DeepMind's chief executive, Demis Hassabis, said the system could now have more general applications in scientific research. “We're quite excited because we think this is now good enough to make some real progress on some real problems even though we're obviously a long way from full AI,” he said.
The software defeated leading South Korean Go player Lee Se-don by four games to one last year in a game where there are more possible legal board positions than there are atoms in the universe. AlphaGo also defeated world's number one Go player, China's Ke Jie.
Go is an abstract strategy board game for two players, in which the goal is to surround more territory than the opponent. The game was invented in China over 2,500 years ago, and thus, it's believed to be the oldest board game that is still played today. The rules are simpler than those of chess and the player usually has a choice of 200 moves throughout the game, compared with about 20 in chess. Top human players usually rely on instinct to win.
The achievements of AlphaGo required the combination of vast amounts of data - records of thousands of games - and a vast computer-processing power.
David Silver, lead researched on AlphaGo, said the team took a different approach with AlphaGo Zero. "The new version starts from a neural network that knows nothing at all about the game of Go," he explained. "The only knowledge it has is the rules of the game. Apart from that, it figures everything out just by playing games against itself."
While AlphaGo took months to get to the point where it could take on a professional, AlphaGo Zero got there in just three days, and only using a fraction of the processing power.
"It shows it's the novel algorithms that count, not the computer power or the data," says Mr Silver.
He highlighted an idea that some may find scary: in just a few days a machine has surpassed the knowledge of this game acquired by humanity over thousands of years.

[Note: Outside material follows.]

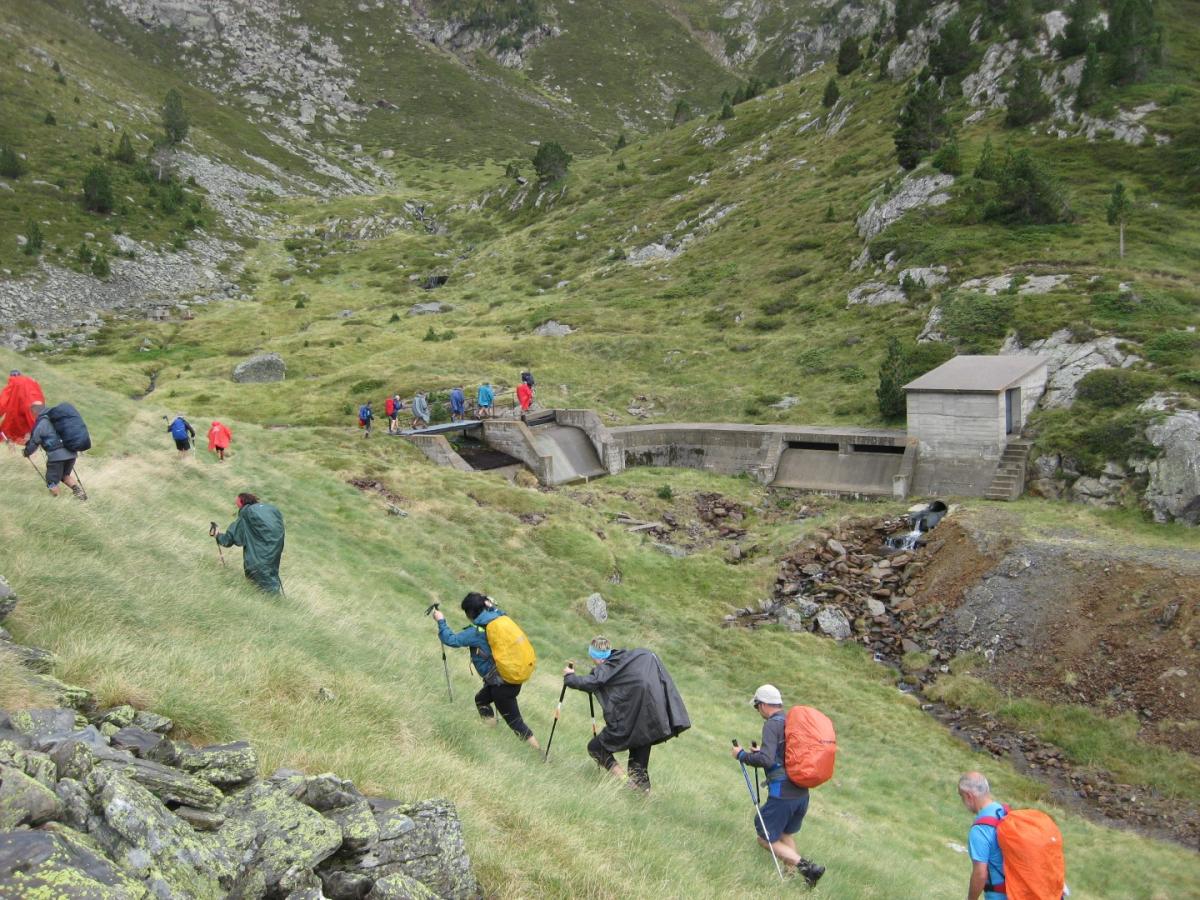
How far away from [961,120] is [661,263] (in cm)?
2646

"We've actually removed the constraints of human knowledge and it's able, therefore, to create knowledge itself from first principles, from a blank slate," he said.
While AlphaGo learned from and improved upon human strategies, AlphaGo Zero devised techniques which the professional player who advised DeepMind admitted had never seen before. It is able to do this by using a novel form of reinforcement learning, in which AlphaGo Zero becomes its own teacher. The system starts off with a neural network that knows nothing about the game of Go. It then plays games against itself, by combining this neural network with a powerful search algorithm. As it plays, the neural network is tuned and updated to predict moves, as well as the eventual winner of the games.

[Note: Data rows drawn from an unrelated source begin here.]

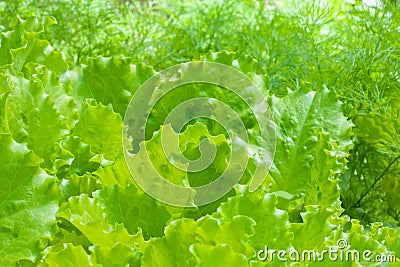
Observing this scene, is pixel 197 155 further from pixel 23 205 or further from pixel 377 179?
pixel 377 179

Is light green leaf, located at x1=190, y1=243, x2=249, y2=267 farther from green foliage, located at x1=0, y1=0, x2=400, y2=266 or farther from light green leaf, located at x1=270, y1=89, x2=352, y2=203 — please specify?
light green leaf, located at x1=270, y1=89, x2=352, y2=203

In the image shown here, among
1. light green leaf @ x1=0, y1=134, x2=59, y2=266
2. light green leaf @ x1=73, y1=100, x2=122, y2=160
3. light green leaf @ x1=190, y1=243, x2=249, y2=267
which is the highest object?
light green leaf @ x1=73, y1=100, x2=122, y2=160

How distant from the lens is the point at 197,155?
0.64 meters

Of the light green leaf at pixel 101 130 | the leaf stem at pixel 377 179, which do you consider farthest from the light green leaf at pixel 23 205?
the leaf stem at pixel 377 179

This updated neural network is then recombined with the search algorithm to create a new, stronger version of AlphaGo Zero, and the process begins again. In each iteration, the performance of the system improves by a small amount, and the quality of the self-play games increases, leading to more and more accurate neural networks and ever stronger versions of AlphaGo Zero.

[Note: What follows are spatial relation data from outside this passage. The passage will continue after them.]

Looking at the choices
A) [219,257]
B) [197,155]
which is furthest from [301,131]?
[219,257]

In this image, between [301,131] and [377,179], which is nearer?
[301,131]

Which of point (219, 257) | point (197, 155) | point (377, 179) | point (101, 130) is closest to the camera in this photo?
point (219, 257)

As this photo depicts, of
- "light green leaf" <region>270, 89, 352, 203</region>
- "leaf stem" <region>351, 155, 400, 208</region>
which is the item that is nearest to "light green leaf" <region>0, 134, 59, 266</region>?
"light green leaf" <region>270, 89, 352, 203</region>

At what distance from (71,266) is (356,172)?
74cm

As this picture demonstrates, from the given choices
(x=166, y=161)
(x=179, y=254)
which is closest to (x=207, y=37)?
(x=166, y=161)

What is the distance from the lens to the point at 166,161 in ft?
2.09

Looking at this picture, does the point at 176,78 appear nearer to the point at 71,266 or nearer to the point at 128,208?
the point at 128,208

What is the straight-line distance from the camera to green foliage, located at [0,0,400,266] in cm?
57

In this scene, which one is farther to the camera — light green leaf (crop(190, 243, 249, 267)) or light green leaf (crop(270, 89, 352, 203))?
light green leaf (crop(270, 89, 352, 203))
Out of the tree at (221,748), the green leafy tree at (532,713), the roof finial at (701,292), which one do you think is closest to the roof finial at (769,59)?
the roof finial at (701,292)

This technique is more powerful than previous versions of AlphaGo because it is no longer constrained by the limits of human knowledge. Instead, it is able to learn tabula rasa from the strongest player in the world: AlphaGo itself.
Many of the research team have now moved on to new projects where they want to apply the same software to new areas. Demis Hassabis stated that some areas of interest include drug design and the discovery of new materials.
Some might see AI as a threat, but Hassabis looks into the future with optimism. “I hope these kind of algorithms will be routinely working with us as scientific experts medical experts on advancing the frontiers of science and medicine - that's what I hope," he says.
Nonetheless, he and his colleagues are aware of the dangers of applying AI techniques to the real world at a fast pace. A game with clear rules and no element of luck is one thing, but the random real world is another.